_Extract to read_.
"""
Copyright © 2004, Emerald Group Publishing Limited


Linking strategic planning to funding and execution

Phyllis Rothschild a Director (phyllis.rothschild@mercermc.com)

Richard Balaban a Managing Director (richard.balaban@mercermc.com)

Jag Duggal Principal (jagpreet.duggal@mercermc.com), all of Mercer Management Consulting. Rothschild and Duggal are based in Boston, and Balaban is based in London.

Today, senior executives at most major companies have good intentions and significant resources committed to strategic planning efforts. Yet many consider the process to be overly burdensome, bureaucratic, vague, and divorced from reality. A handful of best-practice companies including GE, IBM, Bombardier, Nationwide Mutual Insurance, and Royal Dutch/Shell have moved beyond old-fashioned strategic planning to strategic managing, which links strategy to both execution and funding. These leading companies are creating value by connecting strategy to the front lines of the battle for emerging market opportunities.

Strategic managing is more flexible and more rigorous than the typical planning process, allowing the organization to chart a course to seize market opportunities as they unfold.
"""
_Set tasks_.
A: Reproduce the strategic planning passage from "Today, senior executives" to "emerging market opportunities.".
B: According to the strategic planning passage, what does strategic managing link strategy to?

(Collected data entries)
"""
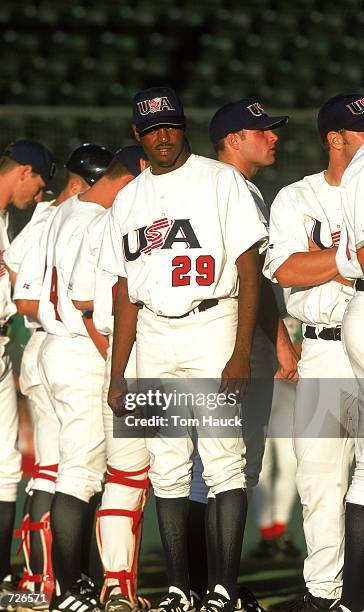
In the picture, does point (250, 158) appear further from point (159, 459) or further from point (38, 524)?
point (38, 524)

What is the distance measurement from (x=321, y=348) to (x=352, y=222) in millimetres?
559

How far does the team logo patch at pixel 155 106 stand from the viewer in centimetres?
362

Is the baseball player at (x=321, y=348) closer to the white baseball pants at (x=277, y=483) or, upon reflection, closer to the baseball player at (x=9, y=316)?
the baseball player at (x=9, y=316)

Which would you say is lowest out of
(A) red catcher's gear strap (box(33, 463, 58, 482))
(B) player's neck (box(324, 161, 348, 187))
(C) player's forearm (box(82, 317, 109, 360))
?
(A) red catcher's gear strap (box(33, 463, 58, 482))

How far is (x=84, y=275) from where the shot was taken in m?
4.14

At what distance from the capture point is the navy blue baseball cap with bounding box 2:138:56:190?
4785 mm

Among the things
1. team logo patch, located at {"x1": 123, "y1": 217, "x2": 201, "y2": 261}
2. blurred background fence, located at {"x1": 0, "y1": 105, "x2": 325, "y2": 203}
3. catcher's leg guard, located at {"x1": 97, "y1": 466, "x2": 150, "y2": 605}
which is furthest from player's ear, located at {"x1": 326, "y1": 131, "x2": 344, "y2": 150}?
blurred background fence, located at {"x1": 0, "y1": 105, "x2": 325, "y2": 203}

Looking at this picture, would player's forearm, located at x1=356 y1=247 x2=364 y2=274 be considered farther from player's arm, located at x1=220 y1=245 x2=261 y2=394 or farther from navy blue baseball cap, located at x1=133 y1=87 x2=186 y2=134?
navy blue baseball cap, located at x1=133 y1=87 x2=186 y2=134

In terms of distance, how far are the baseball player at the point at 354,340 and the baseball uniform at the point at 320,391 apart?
0.25 metres

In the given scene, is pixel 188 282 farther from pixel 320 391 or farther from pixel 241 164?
pixel 241 164

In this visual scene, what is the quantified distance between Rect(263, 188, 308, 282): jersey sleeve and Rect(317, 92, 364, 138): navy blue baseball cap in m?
0.28

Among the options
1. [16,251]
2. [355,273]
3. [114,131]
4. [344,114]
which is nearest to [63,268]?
[16,251]

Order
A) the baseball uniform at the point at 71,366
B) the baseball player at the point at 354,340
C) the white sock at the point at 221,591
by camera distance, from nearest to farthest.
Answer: the baseball player at the point at 354,340, the white sock at the point at 221,591, the baseball uniform at the point at 71,366

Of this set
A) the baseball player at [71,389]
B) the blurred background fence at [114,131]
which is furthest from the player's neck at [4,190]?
the blurred background fence at [114,131]
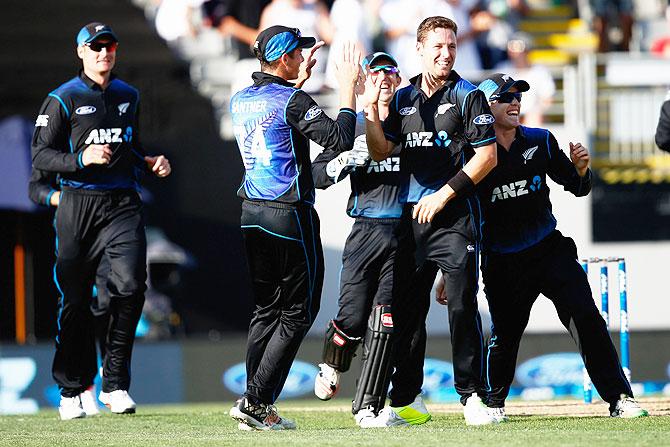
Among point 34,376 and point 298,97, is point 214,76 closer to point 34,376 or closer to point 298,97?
point 34,376

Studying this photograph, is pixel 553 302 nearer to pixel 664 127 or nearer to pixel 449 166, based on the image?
pixel 449 166

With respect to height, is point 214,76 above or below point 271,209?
above

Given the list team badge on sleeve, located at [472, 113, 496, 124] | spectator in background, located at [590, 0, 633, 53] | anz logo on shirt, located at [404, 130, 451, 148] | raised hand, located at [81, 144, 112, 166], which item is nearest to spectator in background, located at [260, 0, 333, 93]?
spectator in background, located at [590, 0, 633, 53]

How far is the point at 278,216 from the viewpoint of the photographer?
7.77 m

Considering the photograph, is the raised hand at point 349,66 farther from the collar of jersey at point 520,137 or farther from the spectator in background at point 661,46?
the spectator in background at point 661,46

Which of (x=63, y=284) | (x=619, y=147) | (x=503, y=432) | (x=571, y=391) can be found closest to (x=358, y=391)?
(x=503, y=432)

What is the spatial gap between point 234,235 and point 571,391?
188 inches

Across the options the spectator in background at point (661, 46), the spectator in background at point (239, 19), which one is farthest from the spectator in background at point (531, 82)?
the spectator in background at point (239, 19)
"""
_Responses by task_.
A:
Today, senior executives at most major companies have good intentions and significant resources committed to strategic planning efforts. Yet many consider the process to be overly burdensome, bureaucratic, vague, and divorced from reality. A handful of best-practice companies including GE, IBM, Bombardier, Nationwide Mutual Insurance, and Royal Dutch/Shell have moved beyond old-fashioned strategic planning to strategic managing, which links strategy to both execution and funding. These leading companies are creating value by connecting strategy to the front lines of the battle for emerging market opportunities.

B: Execution and funding.